In „kommentiert:“, unserem Kommentar der Woche, gibt uns heute Jana-Cordelia Petzold ein paar philosophische Gedanken mit auf den Weg. Passend zu den heißen Temperaturen, nutzt sie dafür ein Wasser-Bild zur Veranschaulichung eines Phänomens, das uns alle beschäftigt, den „Fluss der Zeit“.(fk)
Der Kommentar zum Nachlesen:
Leonardo da Vinci hat einmal formuliert:
„Bei einem Fluss ist das Wasser, das man berührt, das letzte von dem, was vorübergeströmt ist, und das erste von dem, was kommt. So ist es auch mit der Gegenwart.“
Wir stehen in und vor bewegten Zeiten. Ich erlebe immer wieder, wie Menschen in unserer schnell-lebigen Zeit im Augenblick leben, nur diesen als bedeutsam empfinden und sich sozusagen „im Augenblick“ treiben lassen. Sie leben nicht aus der Erinnerung, und sie blicken auch nicht in die Zukunft. Sie planen nicht, sie träumen nicht, sie leben einzig aus dem Augenblick, der sie umgibt und der alle Parameter ihres Daseins bestimmt.
In der globalisierten Welt werden Grenzen aller Art durchlässiger, tradierte Werte verlieren an Gültigkeit, Räume wachsen zusammen und die Zeit scheint insgesamt viel zu schnell zu vergehen.

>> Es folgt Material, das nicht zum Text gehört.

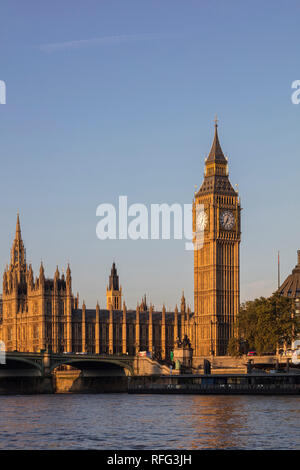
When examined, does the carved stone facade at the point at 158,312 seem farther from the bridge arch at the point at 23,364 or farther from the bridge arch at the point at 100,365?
the bridge arch at the point at 23,364

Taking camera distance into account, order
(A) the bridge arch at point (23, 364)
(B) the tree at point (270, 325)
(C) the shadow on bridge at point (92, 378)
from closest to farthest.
A: 1. (A) the bridge arch at point (23, 364)
2. (B) the tree at point (270, 325)
3. (C) the shadow on bridge at point (92, 378)

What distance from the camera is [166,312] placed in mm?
197750

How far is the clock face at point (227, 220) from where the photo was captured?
6854 inches

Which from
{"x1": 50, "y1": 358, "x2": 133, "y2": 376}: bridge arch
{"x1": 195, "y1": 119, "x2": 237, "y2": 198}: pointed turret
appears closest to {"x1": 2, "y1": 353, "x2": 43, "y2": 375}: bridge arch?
{"x1": 50, "y1": 358, "x2": 133, "y2": 376}: bridge arch

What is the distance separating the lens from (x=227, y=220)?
573 feet

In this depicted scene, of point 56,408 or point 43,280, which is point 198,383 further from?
point 43,280

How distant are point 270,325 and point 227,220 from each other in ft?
107

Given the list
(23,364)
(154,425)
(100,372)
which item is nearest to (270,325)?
(100,372)

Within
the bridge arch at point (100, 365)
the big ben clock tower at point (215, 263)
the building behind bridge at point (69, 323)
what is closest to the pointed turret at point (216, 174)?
the big ben clock tower at point (215, 263)

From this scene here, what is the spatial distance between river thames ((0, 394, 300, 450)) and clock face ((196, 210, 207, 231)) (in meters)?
70.4

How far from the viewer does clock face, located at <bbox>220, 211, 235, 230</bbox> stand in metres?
174
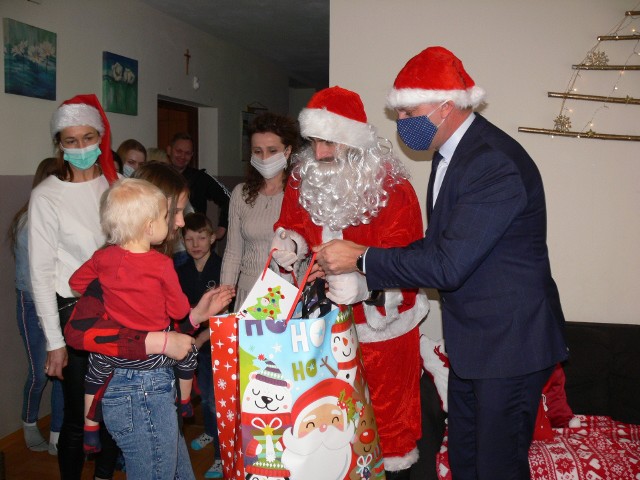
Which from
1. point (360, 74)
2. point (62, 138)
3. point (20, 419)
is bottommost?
point (20, 419)

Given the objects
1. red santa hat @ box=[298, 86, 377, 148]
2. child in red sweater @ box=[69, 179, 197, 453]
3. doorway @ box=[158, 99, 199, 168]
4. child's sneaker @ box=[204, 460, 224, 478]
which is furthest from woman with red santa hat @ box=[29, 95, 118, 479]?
doorway @ box=[158, 99, 199, 168]

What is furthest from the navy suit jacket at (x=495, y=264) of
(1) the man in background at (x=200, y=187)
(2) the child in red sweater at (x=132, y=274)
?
(1) the man in background at (x=200, y=187)

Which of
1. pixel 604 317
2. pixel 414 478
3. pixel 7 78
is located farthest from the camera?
pixel 7 78

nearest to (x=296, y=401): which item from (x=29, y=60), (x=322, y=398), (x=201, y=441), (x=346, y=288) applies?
(x=322, y=398)

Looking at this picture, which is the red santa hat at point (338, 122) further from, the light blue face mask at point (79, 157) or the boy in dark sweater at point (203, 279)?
the boy in dark sweater at point (203, 279)

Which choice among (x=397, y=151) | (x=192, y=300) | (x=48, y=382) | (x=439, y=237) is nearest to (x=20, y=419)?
(x=48, y=382)

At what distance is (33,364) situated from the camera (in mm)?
3139

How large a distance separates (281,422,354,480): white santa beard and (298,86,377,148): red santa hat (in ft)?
3.57

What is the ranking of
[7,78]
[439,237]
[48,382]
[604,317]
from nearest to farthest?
1. [439,237]
2. [604,317]
3. [7,78]
4. [48,382]

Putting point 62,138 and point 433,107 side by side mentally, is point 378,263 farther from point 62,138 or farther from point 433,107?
point 62,138

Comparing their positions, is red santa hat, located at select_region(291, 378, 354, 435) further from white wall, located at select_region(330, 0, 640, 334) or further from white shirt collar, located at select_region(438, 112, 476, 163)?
white wall, located at select_region(330, 0, 640, 334)

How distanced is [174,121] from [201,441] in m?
3.75

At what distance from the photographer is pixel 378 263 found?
1673mm

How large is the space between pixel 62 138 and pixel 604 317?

Wir werden dessen gewahr, wenn wir uns zurückerinnern, und wir spüren diese Veränderungen, die wirklich wie Wasser zu fließen und an uns vorüber-zu-fliehen scheinen, dann noch deutlicher: Was gestern noch unverbrüchlich stand, ist heute schon in Auflösung begriffen und wird morgen möglicherweise schon aus den Augen verloren, und alsbald völlig vergessen sein.

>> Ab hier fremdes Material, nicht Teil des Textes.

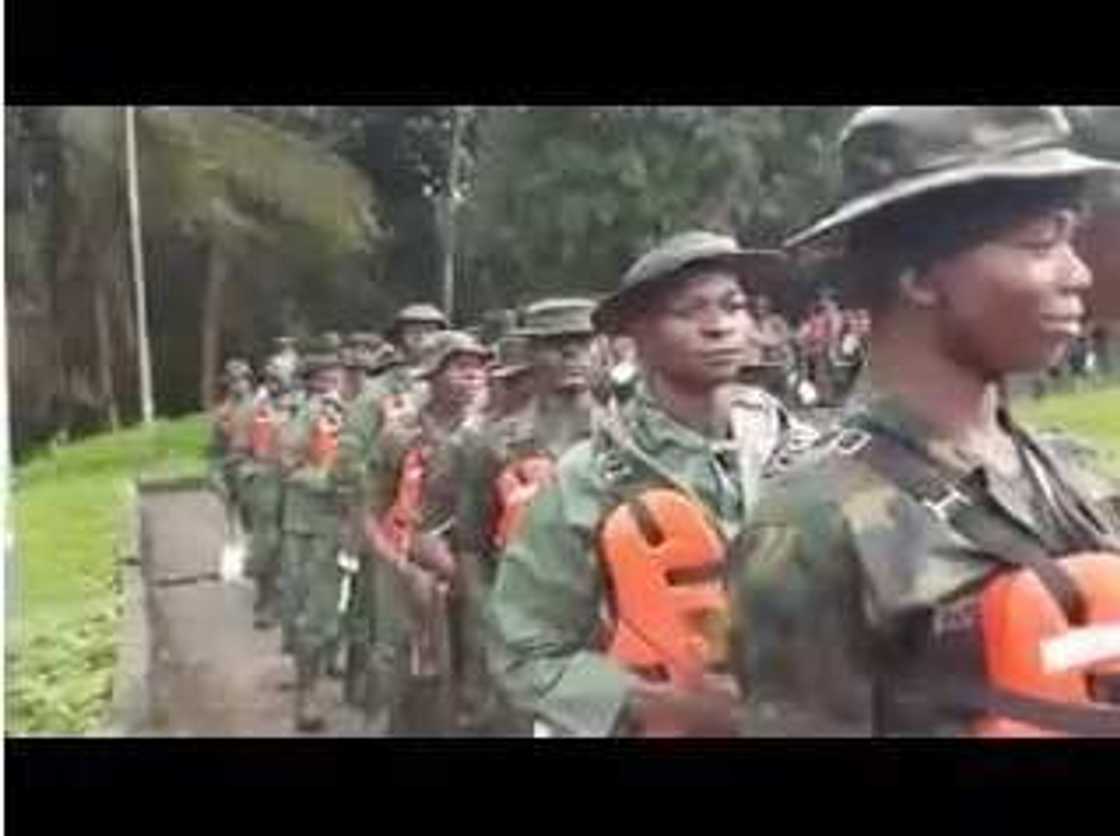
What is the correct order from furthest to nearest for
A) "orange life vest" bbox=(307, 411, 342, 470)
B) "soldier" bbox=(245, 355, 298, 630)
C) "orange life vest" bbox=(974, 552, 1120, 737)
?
"orange life vest" bbox=(307, 411, 342, 470)
"soldier" bbox=(245, 355, 298, 630)
"orange life vest" bbox=(974, 552, 1120, 737)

Lohnt es sich da überhaupt, in eine Vergangenheit zu schauen und aus dieser zu lernen? Ist es hilfreich, sich eine Zukunft auszumalen, von dieser zu träumen und diese in irgendeiner Weise voraus-schauen zu wollen?
Wir sagen doch immer, dass es wichtig ist, Althergebrachtes zu bewahren, um damit eine sichere Zukunft zu bauen und diese Ideen schon in der Gegenwart zu legen, diese Herausforderungen schon jetzt zu bestreiten, alle Weichen zu legen für die vor uns liegende Zukunft, die wir – doch zu einem bestimmten Maße – mitgestalten wollen und können.

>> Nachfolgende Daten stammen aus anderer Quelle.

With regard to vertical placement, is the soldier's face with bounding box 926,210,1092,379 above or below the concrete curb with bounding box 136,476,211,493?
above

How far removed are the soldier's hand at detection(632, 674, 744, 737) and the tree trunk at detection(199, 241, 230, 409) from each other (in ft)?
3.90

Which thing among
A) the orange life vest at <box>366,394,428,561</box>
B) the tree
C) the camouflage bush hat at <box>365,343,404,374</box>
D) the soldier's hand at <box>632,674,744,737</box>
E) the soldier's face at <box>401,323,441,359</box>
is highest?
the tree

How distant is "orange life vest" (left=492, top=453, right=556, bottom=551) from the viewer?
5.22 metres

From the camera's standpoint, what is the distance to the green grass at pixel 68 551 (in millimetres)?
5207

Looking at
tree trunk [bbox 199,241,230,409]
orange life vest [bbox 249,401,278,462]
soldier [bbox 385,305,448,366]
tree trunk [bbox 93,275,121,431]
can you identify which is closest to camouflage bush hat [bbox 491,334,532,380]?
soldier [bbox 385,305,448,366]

Aber können wir dies denn wirklich? Ist es nicht diese allgegenwärtige Dynamik in unserer sich mehr und mehr verdichtenden Weltgesellschaft, die gerade aus dem Augenblick heraus entsteht, sich augenblicklich wandelt und letztlich in diesem wieder aus sich selbst heraus entsteht und sich weiter verändert?
Wenn man das Zitat von da Vinci, der als ein Universalgenie die europäische Geistesgeschichte maßgeblich geprägt hat, interpretiert, dann ist genau dieses Fließen das Wassers, hier als Sinnbild für das Kontinuum der Zeit begriffen, ganz entscheidend für das Bild, das wir über die Zeit haben: Das Ende des Vorübergeflossenen ist der Anfang des Kommenden. Die Gegenwart ist immer Teil der Vergangenheit und Teil der Zukunft, und zwar gleichzeitig. An welcher Stelle wir eintauchen, ist unbedeutend, aber es ist wichtig, dass wir wissen, dass wir ein Teil dieses Flusses sind.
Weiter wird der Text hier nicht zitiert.